Chris Orth performed a special Laser calibration with WFD readout of 2
channels per SM enabled (one horizontal and one vertical). This data
will be used to compare WFD to ERP response, and to test the WFD
response for fast monopoles.
Erik has been doing a lot of work lately creating a Web interface into
not only his infamous "stat" files (a.k.a "Extended" LGB), but also
Paolo Saggese's "MSP", a graphical representation of these text
files. Now any MACRO user can get clickable up-to-the-run information
on all of the scintillator systems. Many other files have been made
web available as well, including but not limited to Rare DST
summaries, macro data locations, and tutorials for the monitor jobs.
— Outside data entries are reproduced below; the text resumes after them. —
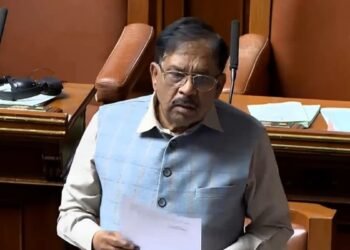 ಅಕ್ರಮ ಮರಳುಗಾರಿಕೆ, ಮಟ್ಕಾ, ಜೂಜು ಚಟುವಟಿಕೆಗಳಲ್ಲಿ ಎಲ್ಲಾ ಪಕ್ಷದ ಪ್ರಭಾವಿಗಳು ಶಾಮೀಲಾಗಿದ್ದಾರೆ | ಗೃಹ ಸಚಿವ ಪರಮೇಶ್ವರ್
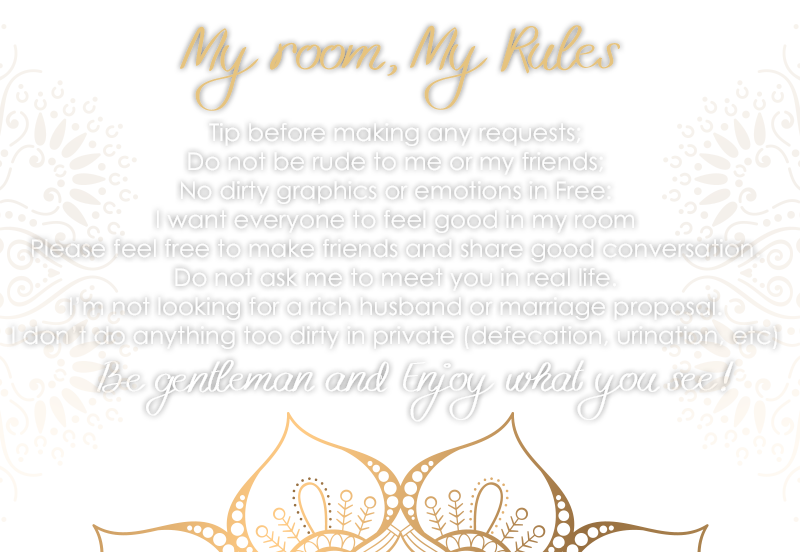 DaliyaArabian My rules! image: 2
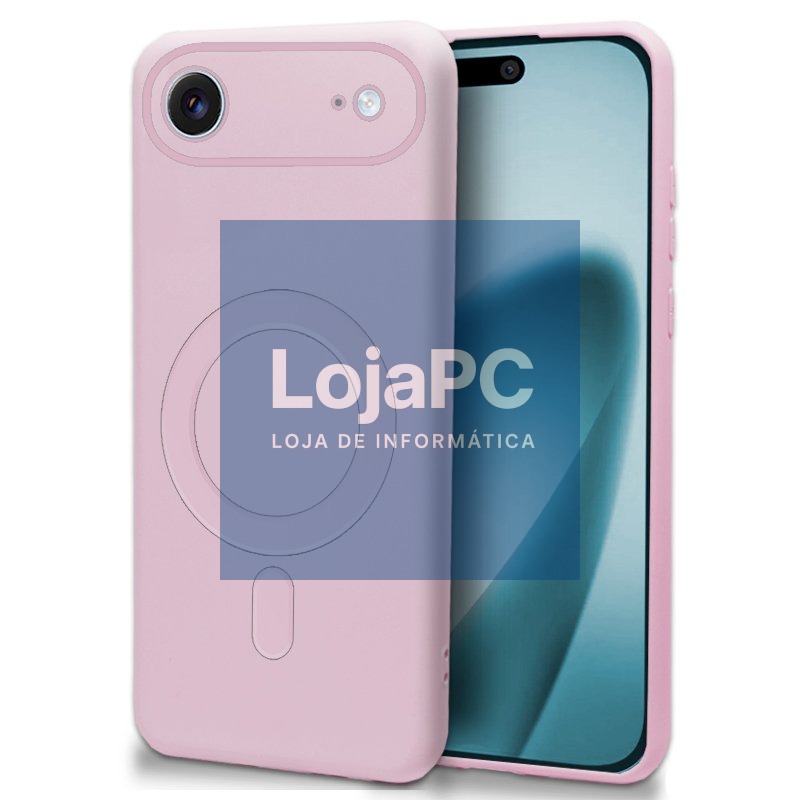 COOL Case for iPhone Air Magnetic Cover Pink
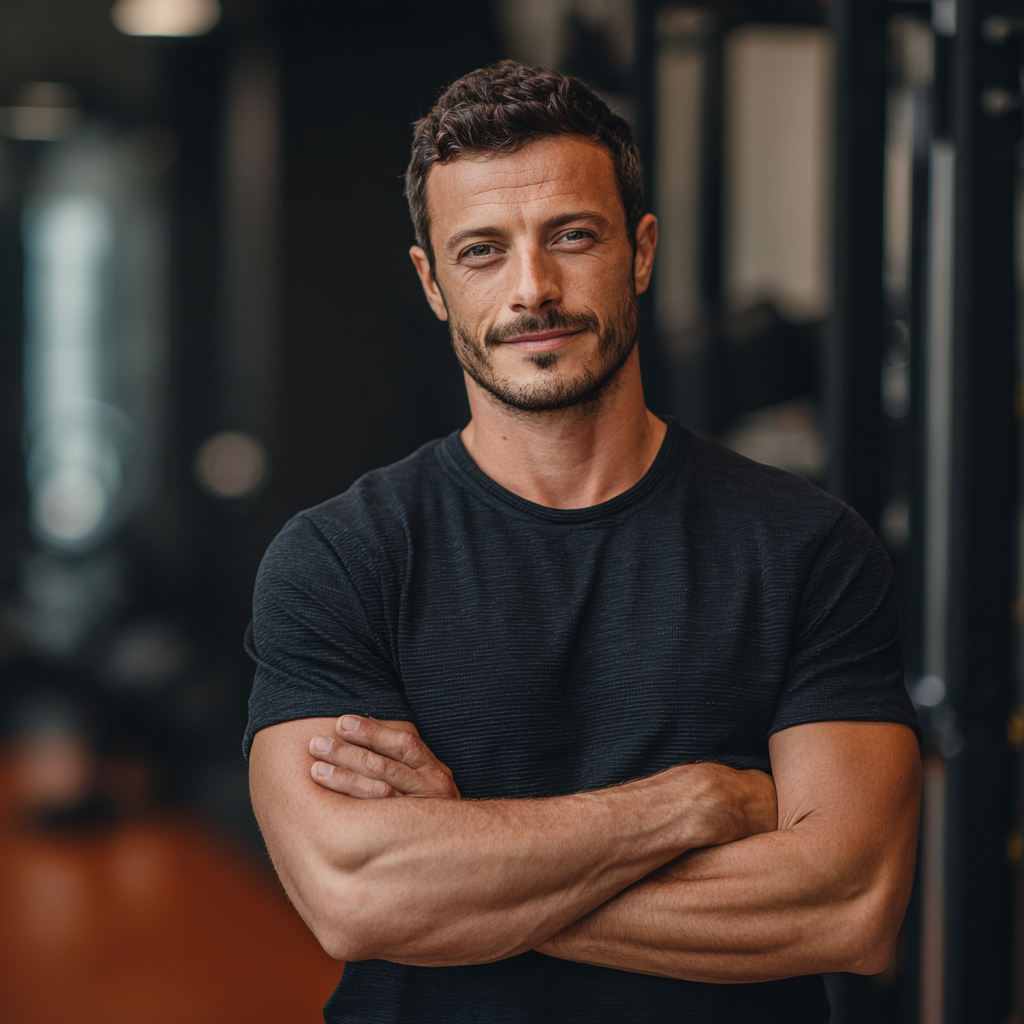 Professzionális személyi edző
Work is underway toward processing all existing MACRO data into Rare
DSTs. Soon we will have batch jobs that copy and convert MACRO Zebra
data back into MACRO raw data, and then launch parallel versions of
Erik's automatic jobs. A side effect of this is that in addition to
regenerating raw and zebra (wfd-combined) versions of the rare dsts,
we will also get, almost for "free", statistics files for these runs,
as well as other "DSTs", including the "lamosska" DST (containing all
lamosska events, mostly showers), the "ERPGC" DST (which has PHRASE
and WFD data stripped, giving 90% reduction), and hopefully an "UPMU"
DST, containing all of the data (including WFDs) for upmu events "in
the tails" as well as within the 1/beta=-1 peak. So far we have
specific requests for event from F. Cei (for monopole search related
studies), F. Ronga and A. Surdo.
While testing the job that converts Zebra data back into raw
data (thanks go to Alec Habig on this code), Erik discovered that some
events are being thrown away during the standard MACRO Raw to ZEBRA
production that is performed for all MACRO data. By looking at the
kept logfiles, we know that since Aug 1995 we have lost about 250
events. In order to check for systematic (are the lost events all
upwards muons?) effects, we have been looking into events as the
problems occur, while we still have raw data on disk that we can go
back to. By modifying DREVEN a bit, we have obtained raw dumps for
five events so far. 2 of these are ERP only events. In one the
decoding apparently failed during STAS readout (the last successfully
found equipment). In the other the failure was during WFD readout.
Another event was a tohm only event with readout problems again in the
WFD, while another event was an ERP GC only event. There is not
enough statistics to say anything else meaningful yet, but so far
things seem random.
On a final personal note, congratulations to *Dr.* Ioannis
Katsavounidis. For MACRO's sake let's hope the job offers don't come
too quickly.
And as for L'Aquila these days... "Wow what a difference!"
That building with a large blue awning with ugly yellow block letters
between the Superals is, indeed, a Blockbuster Video. And Teatro Rex
will be stomped out by the real King of American food-culture -
McDonalds (unless Alessandra DiCredico can rally enough support
against it). I'm with her on this one.